指定ポートの場合は,ループガード機能の設定を削除してください。スパニングツリーのポート状態,ポート役割がネットワーク構成とは異なる場合は,隣接装置の状態とコンフィグレーションを確認してください。 4 障害となっているスパニングツリーに対してshow spanning-tree statisticsコマンドを実行し,障害となっているポートでBPDUの送受信を確認してください。 BPDUの送受信カウンタを確認してください。
- 【ルートポートの場合】
- BPDU受信カウンタがカウントアップされている場合は項番5へ。
- カウントアップされていない場合は,フィルタによってBPDUが廃棄されているか,またはQoS制御の帯域監視,廃棄制御もしくはシェーパによってBPDUが廃棄されている可能性があります。「3.25.1 フィルタ/QoS設定情報の確認」を参照し,確認してください。問題がない場合は,隣接装置を確認してください。
- 【指定ポートの場合】
- BPDU送信カウンタがカウントアップされている場合は項番5へ。
- カウントアップされていない場合は,「3.5 ネットワークインタフェースの通信障害」を参照してください。

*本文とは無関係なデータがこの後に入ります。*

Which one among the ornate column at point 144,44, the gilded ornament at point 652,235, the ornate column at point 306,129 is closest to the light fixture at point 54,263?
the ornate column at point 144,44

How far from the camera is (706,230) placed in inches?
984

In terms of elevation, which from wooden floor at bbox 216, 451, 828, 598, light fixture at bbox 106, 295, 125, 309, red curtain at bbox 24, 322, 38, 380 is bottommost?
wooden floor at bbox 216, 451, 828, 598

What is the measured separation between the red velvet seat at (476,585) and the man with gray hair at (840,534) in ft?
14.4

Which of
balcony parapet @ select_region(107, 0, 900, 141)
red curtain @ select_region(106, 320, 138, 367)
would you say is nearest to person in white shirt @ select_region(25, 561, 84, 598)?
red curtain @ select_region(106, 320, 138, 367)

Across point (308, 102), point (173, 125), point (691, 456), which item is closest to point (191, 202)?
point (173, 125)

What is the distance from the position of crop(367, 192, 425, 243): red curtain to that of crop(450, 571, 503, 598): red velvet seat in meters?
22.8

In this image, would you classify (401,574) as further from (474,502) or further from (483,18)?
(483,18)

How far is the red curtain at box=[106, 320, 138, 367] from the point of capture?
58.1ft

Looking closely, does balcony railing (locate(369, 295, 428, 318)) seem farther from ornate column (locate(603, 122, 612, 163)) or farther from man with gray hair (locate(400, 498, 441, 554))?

5 障害となっているスパニングツリーに対して,show spanning-treeコマンドをdetailパラメータ指定で実行し受信BPDUのブリッジ識別子を確認してください。 受信BPDUのルートブリッジ識別子,送信ブリッジ識別子がネットワーク構成どおりになっていることを確認してください。ネットワーク構成と異なっていた場合は隣接装置の状態を確認してください。 6 障害となっているスパニングツリーの最大数が収容条件内か確認してください。 収容条件の範囲内で設定してください。
収容条件については,マニュアル「コンフィグレーションガイド」を参照してください。7 PVST+で動作させたいVLANが,Ring Protocolのvlan-mappingに単一で設定されていることを確認してください。 対象VLANをRing Protocolのvlan-mappingに設定していない場合は設定してください。また,vlan-mappingにVLANを複数設定している場合は,vlan-mappingの構成を見直して単一VLANだけを設定してください。 8 MSTインスタンスで動作させたいVLANが,Ring Protocolのvlan-mappingと一致していることを確認してください。 対象VLANをRing Protocolのvlan-mappingに設定していない場合は,マルチプルスパニングツリーで動作するVLANと一致するように設定してください。